You may well be correct that coatings may well offer surface speed advantage is aluminums and/or composites, but they don't offer a huge amount in steel.
Carbon is highly soluble in hot iron, thus a diamond or diamond coating is literally going to dissolve when cutting ferrous metals. At some very particular point where
the chip is being formed and the deformation is large and rapid, the chip will get hot and ergo the carbon of the diamond will dissolve. If you were to hugely flood cool the cutting zone
and proceed slowly enough such that the rate of 'doing work' on the chips is low enough that you don't get the red heat....then you might get away with diamond tooling.
It's a very good way to wreck expensive diamond tools.

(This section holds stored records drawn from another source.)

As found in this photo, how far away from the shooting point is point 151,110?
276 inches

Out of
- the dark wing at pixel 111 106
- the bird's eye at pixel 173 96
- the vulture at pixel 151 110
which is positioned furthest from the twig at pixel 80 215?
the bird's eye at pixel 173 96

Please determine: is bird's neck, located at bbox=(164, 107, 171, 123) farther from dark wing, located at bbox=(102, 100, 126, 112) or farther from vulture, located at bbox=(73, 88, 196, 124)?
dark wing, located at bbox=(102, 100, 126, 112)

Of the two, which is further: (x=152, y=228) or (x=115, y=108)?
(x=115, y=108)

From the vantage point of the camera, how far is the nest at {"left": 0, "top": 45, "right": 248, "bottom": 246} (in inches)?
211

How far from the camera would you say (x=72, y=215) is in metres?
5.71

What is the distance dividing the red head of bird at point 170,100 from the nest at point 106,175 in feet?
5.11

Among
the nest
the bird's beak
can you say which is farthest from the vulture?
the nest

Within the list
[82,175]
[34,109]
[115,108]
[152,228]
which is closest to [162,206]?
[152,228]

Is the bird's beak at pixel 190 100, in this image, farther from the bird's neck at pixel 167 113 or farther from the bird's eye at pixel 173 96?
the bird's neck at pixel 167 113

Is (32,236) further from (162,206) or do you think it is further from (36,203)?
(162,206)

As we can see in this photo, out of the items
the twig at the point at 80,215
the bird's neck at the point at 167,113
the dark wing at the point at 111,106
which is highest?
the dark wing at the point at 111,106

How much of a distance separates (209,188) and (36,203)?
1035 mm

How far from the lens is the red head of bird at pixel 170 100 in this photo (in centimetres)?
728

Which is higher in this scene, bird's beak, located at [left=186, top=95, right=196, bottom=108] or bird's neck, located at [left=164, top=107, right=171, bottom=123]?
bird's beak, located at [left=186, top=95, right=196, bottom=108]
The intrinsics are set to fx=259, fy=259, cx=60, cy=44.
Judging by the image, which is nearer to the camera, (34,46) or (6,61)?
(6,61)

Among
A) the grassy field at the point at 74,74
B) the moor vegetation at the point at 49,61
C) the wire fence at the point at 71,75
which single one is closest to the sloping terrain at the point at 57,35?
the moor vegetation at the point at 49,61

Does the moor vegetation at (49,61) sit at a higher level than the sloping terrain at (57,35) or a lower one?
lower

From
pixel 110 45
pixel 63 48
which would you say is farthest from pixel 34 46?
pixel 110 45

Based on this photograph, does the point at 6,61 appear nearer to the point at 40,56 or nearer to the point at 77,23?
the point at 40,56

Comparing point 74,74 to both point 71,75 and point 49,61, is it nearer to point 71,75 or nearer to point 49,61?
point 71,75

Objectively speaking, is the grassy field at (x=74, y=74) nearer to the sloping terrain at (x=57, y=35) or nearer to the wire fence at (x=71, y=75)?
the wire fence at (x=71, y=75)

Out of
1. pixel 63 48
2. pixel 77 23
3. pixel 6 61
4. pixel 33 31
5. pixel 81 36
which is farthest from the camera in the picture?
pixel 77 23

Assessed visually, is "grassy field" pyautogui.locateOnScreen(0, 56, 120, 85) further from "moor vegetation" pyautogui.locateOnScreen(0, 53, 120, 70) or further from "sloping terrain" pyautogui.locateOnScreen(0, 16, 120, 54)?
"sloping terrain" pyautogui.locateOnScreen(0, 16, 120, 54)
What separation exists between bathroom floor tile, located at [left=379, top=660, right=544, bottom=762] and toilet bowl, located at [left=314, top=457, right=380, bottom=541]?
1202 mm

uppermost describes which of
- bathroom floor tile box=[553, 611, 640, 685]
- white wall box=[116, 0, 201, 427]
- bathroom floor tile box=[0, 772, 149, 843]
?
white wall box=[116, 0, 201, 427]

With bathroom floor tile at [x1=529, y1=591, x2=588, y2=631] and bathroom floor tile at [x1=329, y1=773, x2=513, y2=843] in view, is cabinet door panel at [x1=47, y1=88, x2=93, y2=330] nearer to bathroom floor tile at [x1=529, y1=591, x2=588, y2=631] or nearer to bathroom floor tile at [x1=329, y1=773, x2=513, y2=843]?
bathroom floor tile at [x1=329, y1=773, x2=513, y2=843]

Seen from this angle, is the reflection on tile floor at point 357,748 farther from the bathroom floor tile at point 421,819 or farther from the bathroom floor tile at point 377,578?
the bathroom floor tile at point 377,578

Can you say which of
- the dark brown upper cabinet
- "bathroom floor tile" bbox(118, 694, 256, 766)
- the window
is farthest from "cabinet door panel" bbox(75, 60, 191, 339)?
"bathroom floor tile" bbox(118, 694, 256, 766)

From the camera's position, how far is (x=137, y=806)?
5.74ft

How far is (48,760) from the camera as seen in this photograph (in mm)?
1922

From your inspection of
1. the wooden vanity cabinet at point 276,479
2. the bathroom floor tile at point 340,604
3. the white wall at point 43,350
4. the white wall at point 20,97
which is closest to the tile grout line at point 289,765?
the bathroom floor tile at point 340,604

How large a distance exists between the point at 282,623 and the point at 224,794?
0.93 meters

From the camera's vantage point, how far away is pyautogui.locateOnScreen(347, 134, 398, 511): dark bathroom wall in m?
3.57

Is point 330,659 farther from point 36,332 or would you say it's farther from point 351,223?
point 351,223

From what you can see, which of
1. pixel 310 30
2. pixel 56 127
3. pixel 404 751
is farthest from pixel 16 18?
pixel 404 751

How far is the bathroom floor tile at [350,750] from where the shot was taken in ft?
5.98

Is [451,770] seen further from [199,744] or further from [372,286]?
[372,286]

Ceramic tooling or CBN tooling is used on ferrous metals when you need something harder than carbide. CBN is eye wateringly expensive. The manufacturers recommend in the range of 100m/min to 200 m/min.
You can be ABSOLUTELY sure if I ever buy a 3mm CBN ball nose endmill for $475USD I will NOT EXCEED the recommended surface speed. In most case the manufacturers don't recommend
flood cooling for CBN either, siting thermal shock. There is another school of thought amongst users of CBN that use cooling and HUGE AMOUNTS OFT IT such that the tool never experiences thermal shock.
I would guess that I am in that camp. Flood cooling is the night and day improvement to my CNCing, and just about every material.